Voilà qui était fâcheux. Les méninges en ébullition, Gitz chercha une solution. Une petite lueur d'espoir vint alors aviver ses grosses prunelles humides.

— Que faut-il faire pour devenir ton maître ?

— Oh, c'est ma foi fort simple : il suffit d'en formuler le désir.

— Dans ce cas, je te commande de m'obéir !

Hinrik réfléchit longuement. Il ignorait à quel point le temps qu'il perdait pouvait être précieux.

— Hum, soit, finit-il par convenir. Rien ne m'interdit de prendre pour chef une autre créature magique. C'est entendu, je suis prêt à te servir. Tu verras, je suis extrêmement utile !

— Parfait ! Mais trêve de bavardages ! Je t'ordonne de nous conduire tous les quatre loin de cet endroit maudit ! Et que ça ne traîne pas ! »

Pour se préparer aux effets désagréables du sort, Gitz ferma les yeux et fronça les sourcils. Néanmoins, rien ne se passa. Lorsqu'il ouvrit les paupières, il était toujours enfermé dans la grande salle du trône de Freyia.

« Quoi, encore ? voulut-il savoir, mécontent.

— Il y a un léger problème, répondit Hinrik d'un ton très calme. En vérité, je dirais qu'il y en a deux. Le premier, c'est qu'en dépit de ton ascendance magique, ton önd est trop insuffisant pour me permettre de téléporter quatre corps simultanément. Le second, c'est que mes pouvoirs obéissent à des règles très strictes : le produit de mes formules ne peut affecter ni mon utilisateur ni ma personne.

— Quoi ? Qu'est-ce que ça signifie ?

— Ce que je veux dire, c'est que je ne peux sauver que l'Ase dissident et l'humaine. Ni toi ni moi ne pourrons partir. » 

Pour le petit être bleu, cette affreuse nouvelle eut l'effet d'un tison brûlant, qui marqua sa chair de l'empreinte du désespoir. Même s'il ne pouvait mourir, qu'allait-il devenir, enfermé dans les décombres de cette prison ? Était-ce la fin que la Grande Toile du Destin lui avait réservée, à lui qui n'y avait pourtant jamais fait de vagues ? Bien qu'il s'agisse d'un obscur dénouement pour ces folles aventures, la tristesse déserta vite son cœur, remplacée par un intense sentiment de fierté : Valgard et Elma auraient la vie sauve. Son sacrifice vaudrait le plus long des discours pour la fille de Hiarrandl. Existait-il plus beau geste d'amour ?

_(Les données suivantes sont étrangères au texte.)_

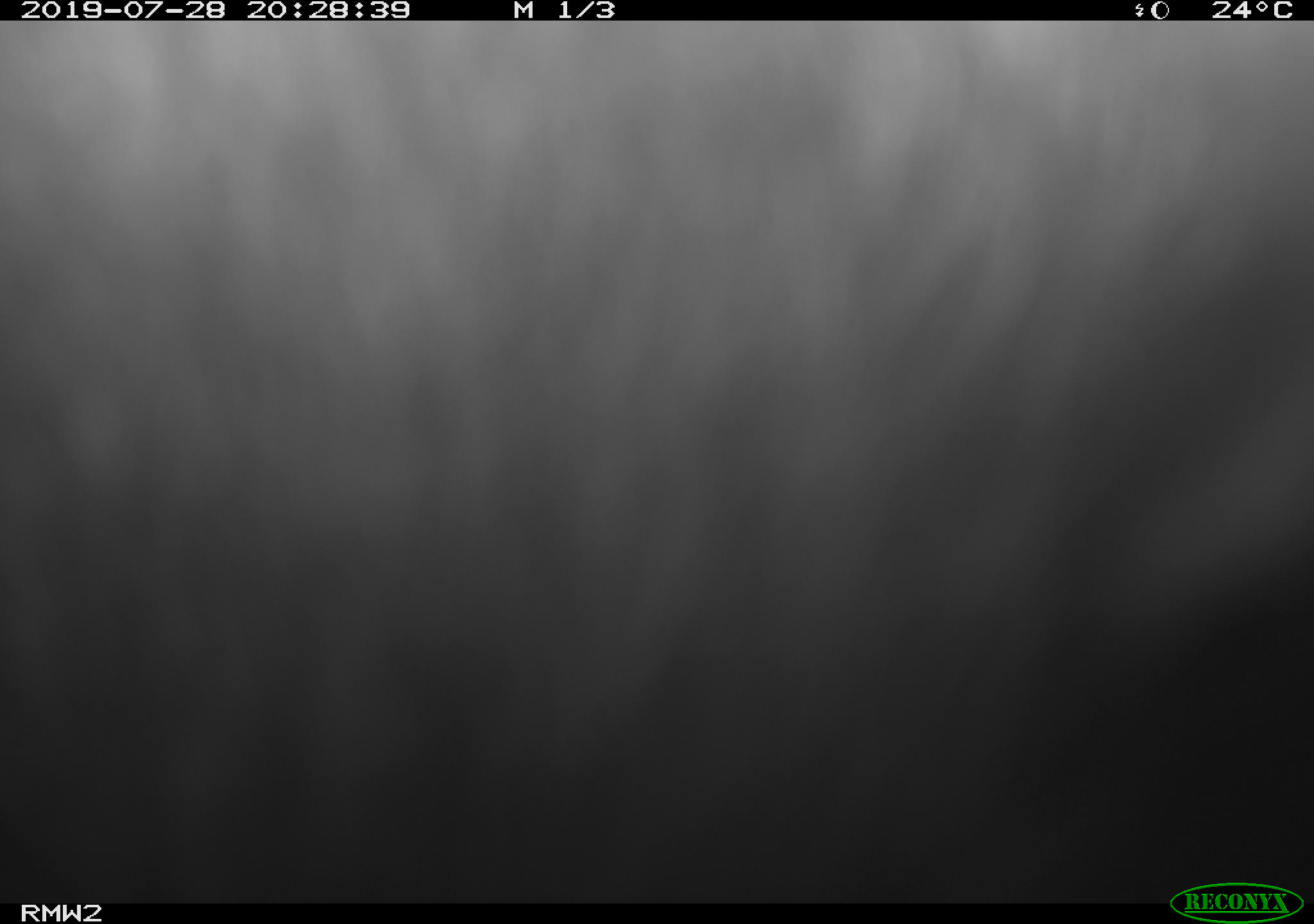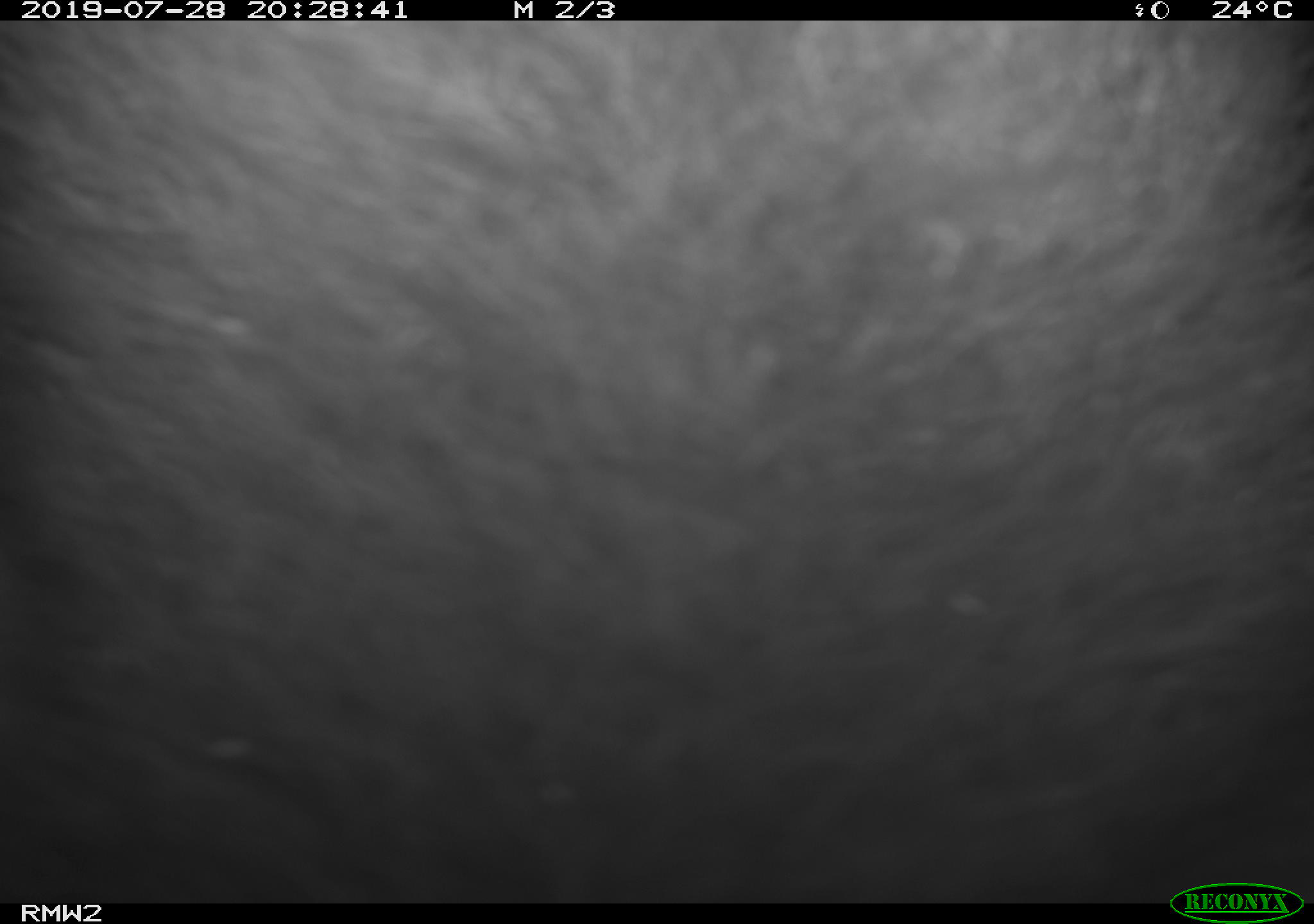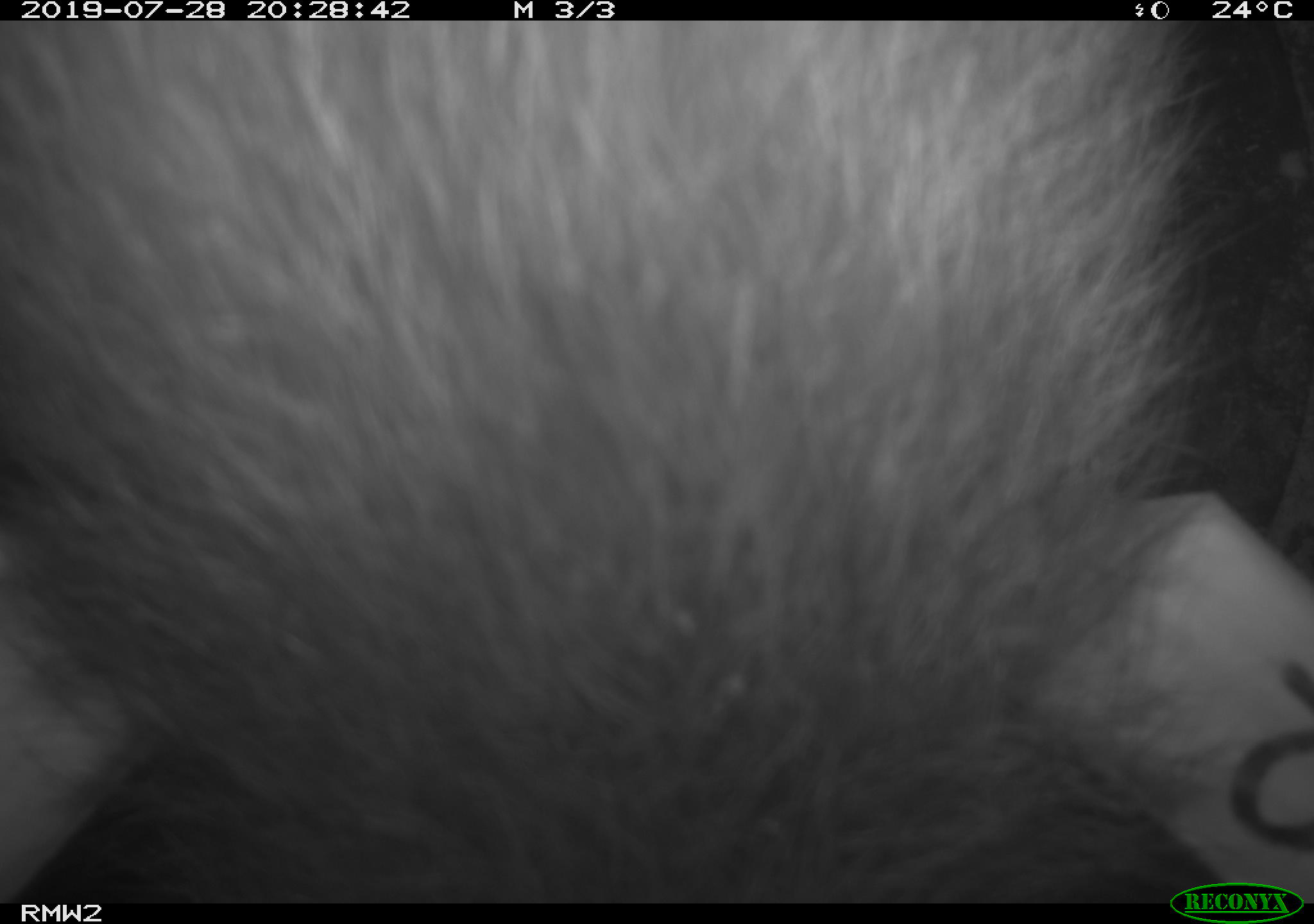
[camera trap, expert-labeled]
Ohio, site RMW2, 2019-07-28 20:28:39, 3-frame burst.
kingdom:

« Tu entends, Valgard ? dit-il, se retournant vers le demi-dieu. Je crains que notre association ne doive prendre fin. C'est fou ce que le temps passe vite, n'est-ce pas ? J'ai appris plus lors de notre petite équipée que pendant un siècle passé dans mon vieux marais. Toi et Elma m'avez enseigné le sens véritable des mots "amitié", "bravoure" et "sincérité". Quelles que soient les épreuves qui m'attendent, pour sûr, elles ne sauront vous chasser de ma mémoire !

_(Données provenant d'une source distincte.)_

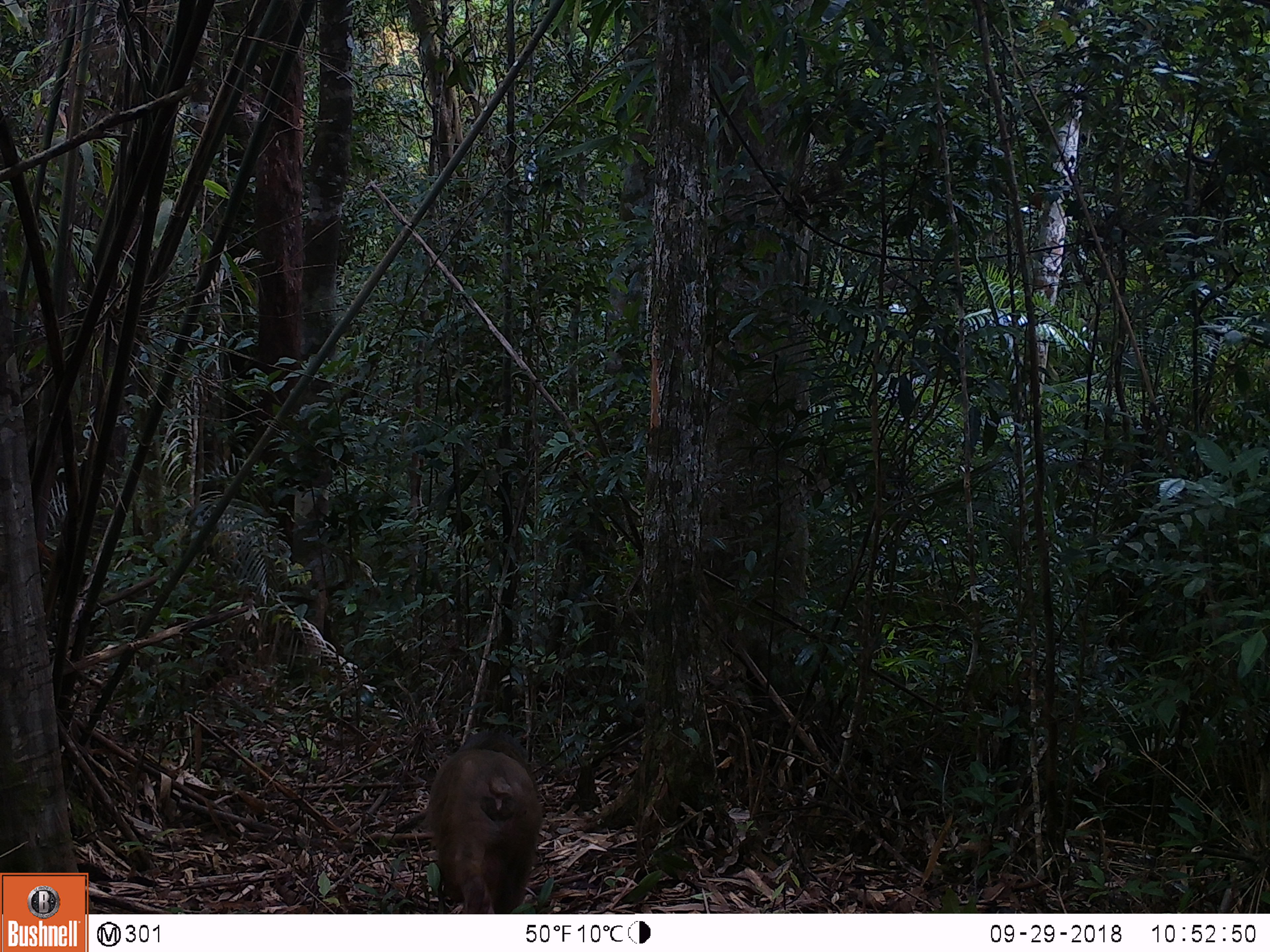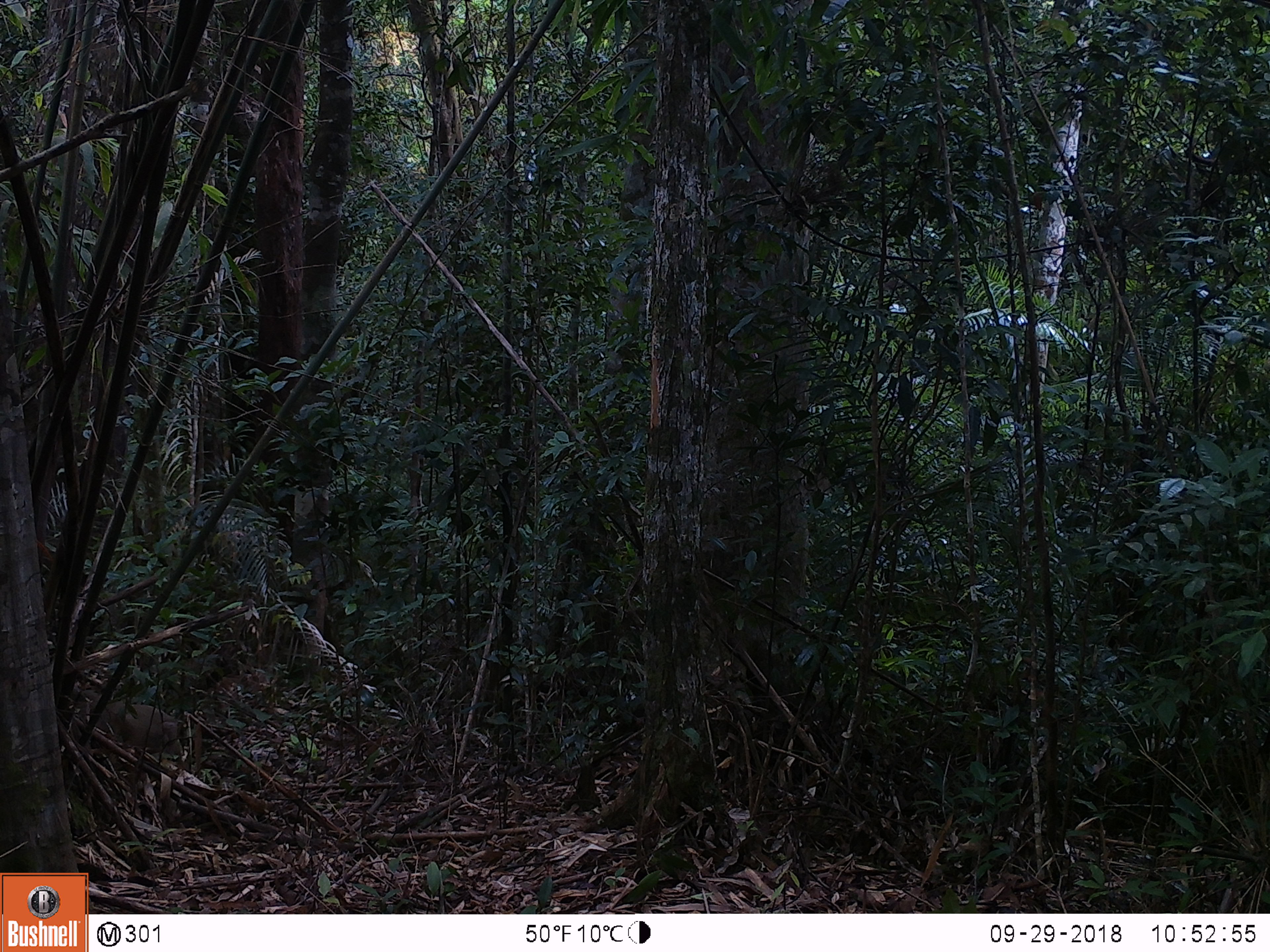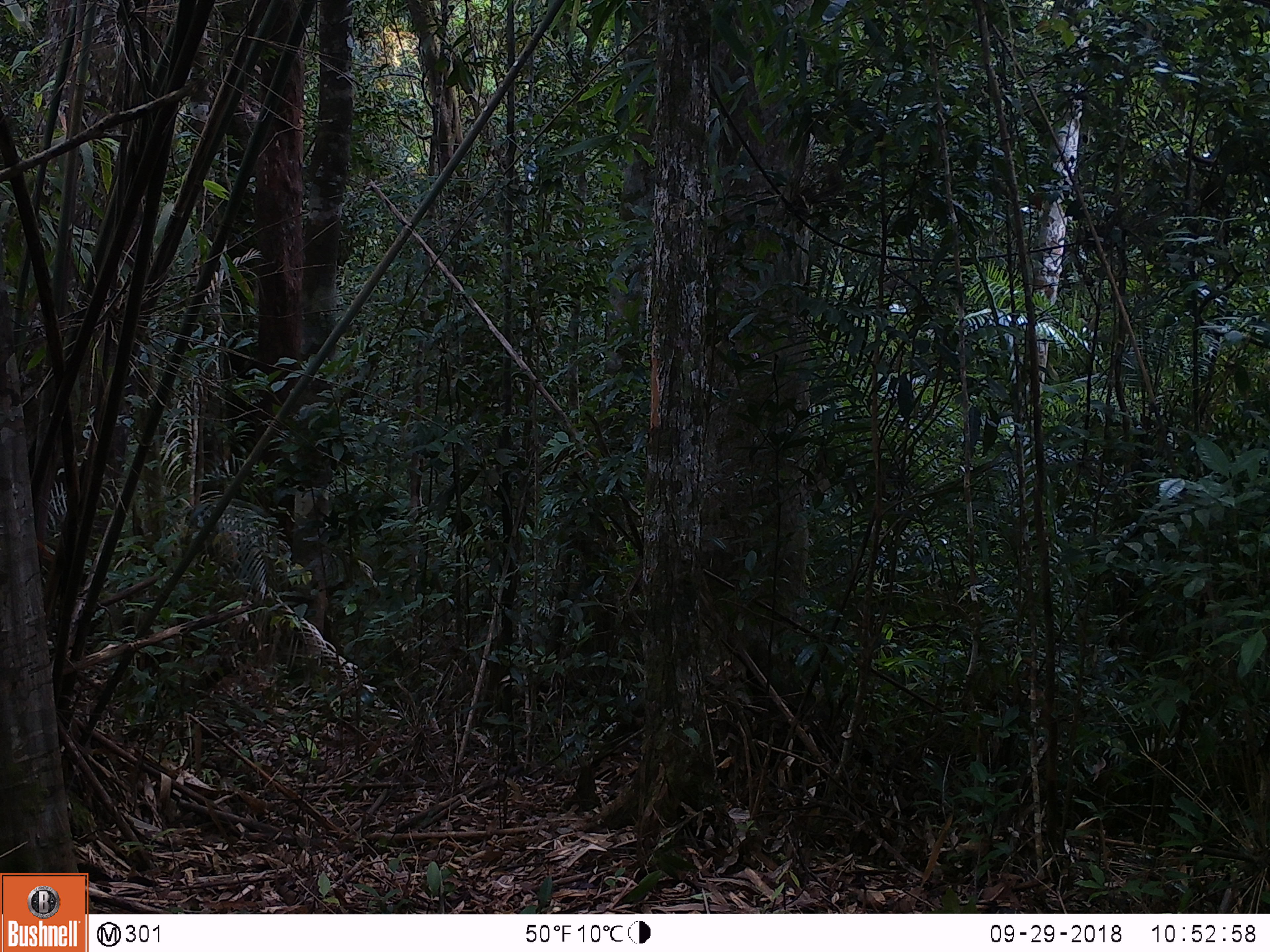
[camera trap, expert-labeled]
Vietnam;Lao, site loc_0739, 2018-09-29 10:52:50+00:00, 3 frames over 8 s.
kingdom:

Le fils de Hel frémit du ton décidé et mélancolique de son petit compagnon.

— Ne dis pas de bêtises ! lui cria-t-il. Il doit y avoir une autre solution !

— Tu sais qu'il n'y en a pas. Je vais rester ici avec Hinrik. Prends soin d'Elma… Et si un jour tu rencontres le Maître-Esprit de ma forêt, dis-lui de confier ma mare à un autre nixe. Je doute de pouvoir la regagner un jour. »

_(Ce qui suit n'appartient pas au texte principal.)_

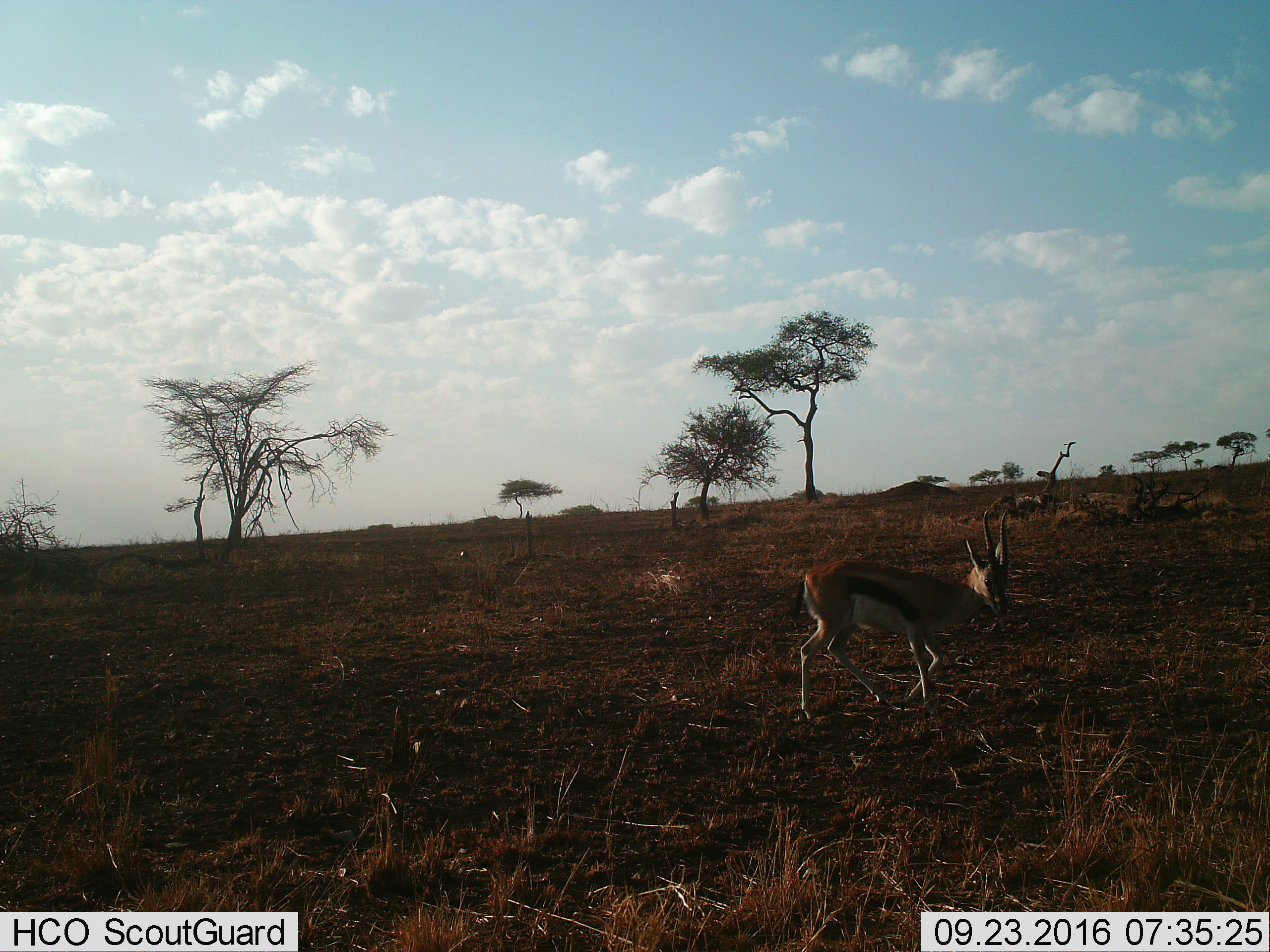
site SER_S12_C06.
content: unidentified animal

Bientôt, le vacarme créé par les éboulements et les multiples secousses se fit si puissant qu'il rendit impossible toute conversation. En vérité, Folkvang n'était pas le seul à s'écrouler : le grand et infrangible Asgard, à l'endroit exact où se situait le palais mourant, se décomposait à vue d'œil. De mémoire de divinité, on n'avait jamais été témoin d’une chose pareille ; les seigneurs Ases présents dans le huitième monde accoururent au dehors afin de voir de leurs yeux cette halle céleste que l'on arrachait aux leurs. Rapidement, ce qui constituait le domaine de leur pair se sépara du colossal disque de pierre en suspension pour se désagréger dans sa dangereuse chute vers Midgard. Dans le ventre affamé de la mer, perdus au milieu d'un orage de pierres, de roc, de terre et de végétation, disparurent les milliers de beaux champions choisis par Freyia pour se protéger lors du Ragnarok. C'était comme si, d'un large coup de gomme, on avait effacé des millénaires d'histoire, laissant ainsi apparaître le blanc du papier qui servirait à coucher les grandes lignes d'une toute nouvelle époque.